DOCUMENT EXCERPT.
^^^^^^^^

Use square brackets [tag] in your prompts:

Category	Tags
Emotions	`[happy]`, `[angry]`, `[sad]`, `[thoughtful]`, `[neutral]`, `[sleepy]`, `[whisper]`, `[worried]`, `[annoyed]`, `[surprised]`, `[fearful]`, `[contemptuous]`, `[disgusted]`
Paralinguistic	`[sighs]`, `[laughter]`, `[cry]`, `[growl]`, `[sob]`, `[breath]`, `[pause]`, `[grit]`, `[yawn]`, `[mumble]`, `[sniffles]`, `[exhales sharply]`, `[inhales deeply]`, `[chuckles]`, `[tremble]`, `[sigh]`

🏋️ Training Details

Parameter	Value
Base Model	SparkAudio/Spark-TTS-0.5B
Dataset	Vishalshendge3198/Dataset_eleven_v3
Train / Val / Test	1926 / 241 / 241 samples
Learning Rate	5e-4
LoRA Rank (R)	64
LoRA Alpha	64
Epochs	3
Framework	Unsloth 2026.1 + HuggingFace Transformers
Training Time	~17.5 minutes
Peak GPU Memory	3.22 GB

🔊 Inference Example

Requires: The Spark-TTS repo cloned locally for BiCodecTokenizer (audio detokenization).

^^^^^^^^

RECORDS SUPPLIED.

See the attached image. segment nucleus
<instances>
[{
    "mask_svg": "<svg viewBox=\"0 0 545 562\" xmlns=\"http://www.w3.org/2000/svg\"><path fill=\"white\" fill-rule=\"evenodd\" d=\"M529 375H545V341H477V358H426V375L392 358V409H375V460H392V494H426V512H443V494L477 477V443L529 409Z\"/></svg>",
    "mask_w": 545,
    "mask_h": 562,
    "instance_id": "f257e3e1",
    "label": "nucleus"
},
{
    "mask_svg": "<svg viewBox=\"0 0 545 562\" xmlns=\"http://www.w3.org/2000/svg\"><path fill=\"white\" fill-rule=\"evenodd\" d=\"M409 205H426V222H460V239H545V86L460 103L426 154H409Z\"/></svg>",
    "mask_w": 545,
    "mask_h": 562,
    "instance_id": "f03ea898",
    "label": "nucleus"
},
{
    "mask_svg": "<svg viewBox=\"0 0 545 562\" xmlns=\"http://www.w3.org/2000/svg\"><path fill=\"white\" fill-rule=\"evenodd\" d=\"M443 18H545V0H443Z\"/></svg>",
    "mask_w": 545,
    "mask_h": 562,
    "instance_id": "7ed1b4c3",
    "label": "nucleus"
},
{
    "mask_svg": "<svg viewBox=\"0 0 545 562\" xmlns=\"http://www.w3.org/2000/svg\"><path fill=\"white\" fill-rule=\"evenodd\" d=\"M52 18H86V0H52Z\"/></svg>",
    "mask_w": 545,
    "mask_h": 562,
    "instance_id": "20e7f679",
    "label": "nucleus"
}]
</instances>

^^^^^^^^

WHAT TO WORK ON.
[A] Answer the following about the excerpt on speech tags and training details:
(i) What learning rate is listed?
(ii) In which tag category does `[yawn]` appear?
(iii) What must be cloned locally for BiCodecTokenizer?
[B] Switch every occurrence of "nucleus" in the records to "nuclear region", and reproduce the records with everything else left as it is.
The records bear no relation to the text.

ANSWERS PROVIDED.
[A]
(i) 5e-4
(ii) Paralinguistic
(iii) The Spark-TTS repo

[B]
See the attached image. segment nuclear region
<instances>
[{
    "mask_svg": "<svg viewBox=\"0 0 545 562\" xmlns=\"http://www.w3.org/2000/svg\"><path fill=\"white\" fill-rule=\"evenodd\" d=\"M529 375H545V341H477V358H426V375L392 358V409H375V460H392V494H426V512H443V494L477 477V443L529 409Z\"/></svg>",
    "mask_w": 545,
    "mask_h": 562,
    "instance_id": "f257e3e1",
    "label": "nuclear region"
},
{
    "mask_svg": "<svg viewBox=\"0 0 545 562\" xmlns=\"http://www.w3.org/2000/svg\"><path fill=\"white\" fill-rule=\"evenodd\" d=\"M409 205H426V222H460V239H545V86L460 103L426 154H409Z\"/></svg>",
    "mask_w": 545,
    "mask_h": 562,
    "instance_id": "f03ea898",
    "label": "nuclear region"
},
{
    "mask_svg": "<svg viewBox=\"0 0 545 562\" xmlns=\"http://www.w3.org/2000/svg\"><path fill=\"white\" fill-rule=\"evenodd\" d=\"M443 18H545V0H443Z\"/></svg>",
    "mask_w": 545,
    "mask_h": 562,
    "instance_id": "7ed1b4c3",
    "label": "nuclear region"
},
{
    "mask_svg": "<svg viewBox=\"0 0 545 562\" xmlns=\"http://www.w3.org/2000/svg\"><path fill=\"white\" fill-rule=\"evenodd\" d=\"M52 18H86V0H52Z\"/></svg>",
    "mask_w": 545,
    "mask_h": 562,
    "instance_id": "20e7f679",
    "label": "nuclear region"
}]
</instances>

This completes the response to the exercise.